19/04/2023
No mesmo dia em que as portas foram abertas de um consultório a relação floriu com a obstetra que me conheceu ali, escutou o processo da minha perda e trazendo a força do acolhimento me conduziu para o internamento. De mãos dadas aquecemos os corredores gelados de uma noite fria.

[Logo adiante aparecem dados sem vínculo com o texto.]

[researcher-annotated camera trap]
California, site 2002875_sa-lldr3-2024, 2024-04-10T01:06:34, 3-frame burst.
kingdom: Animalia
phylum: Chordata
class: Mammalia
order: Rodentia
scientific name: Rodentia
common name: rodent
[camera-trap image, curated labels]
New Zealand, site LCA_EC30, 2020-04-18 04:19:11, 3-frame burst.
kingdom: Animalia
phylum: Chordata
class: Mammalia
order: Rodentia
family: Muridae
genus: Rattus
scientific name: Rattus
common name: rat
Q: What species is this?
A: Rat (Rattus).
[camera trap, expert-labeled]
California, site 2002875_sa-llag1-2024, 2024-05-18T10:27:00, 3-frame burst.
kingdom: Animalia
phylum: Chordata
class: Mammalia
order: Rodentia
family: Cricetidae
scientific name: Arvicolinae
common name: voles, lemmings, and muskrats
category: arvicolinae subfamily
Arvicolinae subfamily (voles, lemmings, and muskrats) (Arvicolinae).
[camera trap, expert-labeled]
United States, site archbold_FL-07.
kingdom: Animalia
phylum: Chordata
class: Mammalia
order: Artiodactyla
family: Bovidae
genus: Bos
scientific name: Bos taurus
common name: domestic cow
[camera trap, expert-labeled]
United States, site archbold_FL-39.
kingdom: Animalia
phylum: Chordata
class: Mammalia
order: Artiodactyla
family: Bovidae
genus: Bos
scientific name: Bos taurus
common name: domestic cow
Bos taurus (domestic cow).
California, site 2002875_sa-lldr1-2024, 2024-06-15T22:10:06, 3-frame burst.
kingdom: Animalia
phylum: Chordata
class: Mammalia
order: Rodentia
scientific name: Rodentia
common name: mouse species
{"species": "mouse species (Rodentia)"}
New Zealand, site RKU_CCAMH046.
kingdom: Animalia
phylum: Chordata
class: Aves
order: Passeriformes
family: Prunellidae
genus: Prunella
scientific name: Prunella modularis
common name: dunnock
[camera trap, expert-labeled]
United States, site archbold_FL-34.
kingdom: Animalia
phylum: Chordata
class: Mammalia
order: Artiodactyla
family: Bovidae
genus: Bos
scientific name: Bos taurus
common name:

Em meio a pensamentos e sentimentos ora turbulentos ora serenos em meio a dor busquei lembrar o quanto nesta gestação foi possível cultivar próximo da fogueira do coração a espiritualidade, a família, amigas, terapeutas e doulas que estavam dispostas a ensinar, acolher e movimentar atenção e amor, me indicaram outras direções e que me confortaram. A realidade da assistência obstétrica precisa ser revista, ab**to também é atenção ao ciclo gravídico-puerperal, sendo importante disponibilizar tempo de atendimento para aquecer este momento. Pois a ausência de presença esfria, irrita e entristece, e útero precisa se manter quente para parir. E durante a recuperação cirúrgica fiquei observando aquilo que já acolhia como doula de relatos: enquanto está acontecendo um luto, uma despedida, um sofrimento, um vazio...no mesmo local está a alegria da chegada, os sons dos primeiros choros, fotógrafos felizes com seus cliques de vida chegando, família recém nascida aprendendo a dar de mamar. E sim, a vida se faz, a felicidade e alegria são presentes, e vibro por todos eles também! Mas há que se repensar na estrutura de como atender mulheres vivendo ab**tos, ter espaços mais isolados para procedimentos que são necessários e de criação de protocolos de acompanhamento e conduta. De se ter clareza de que se está de mãos dadas, é para acompanhar, propor práticas, esclarecer sobre o tempo que o corpo tem, do amparo emocional e até onde é seguro e confortável. Ab**to é parto, é vida pulsando, e também morte, e travessia. É preciso dar-se tempo para o recolhimento e para o luto e principalmente disponibilidade para junto agir.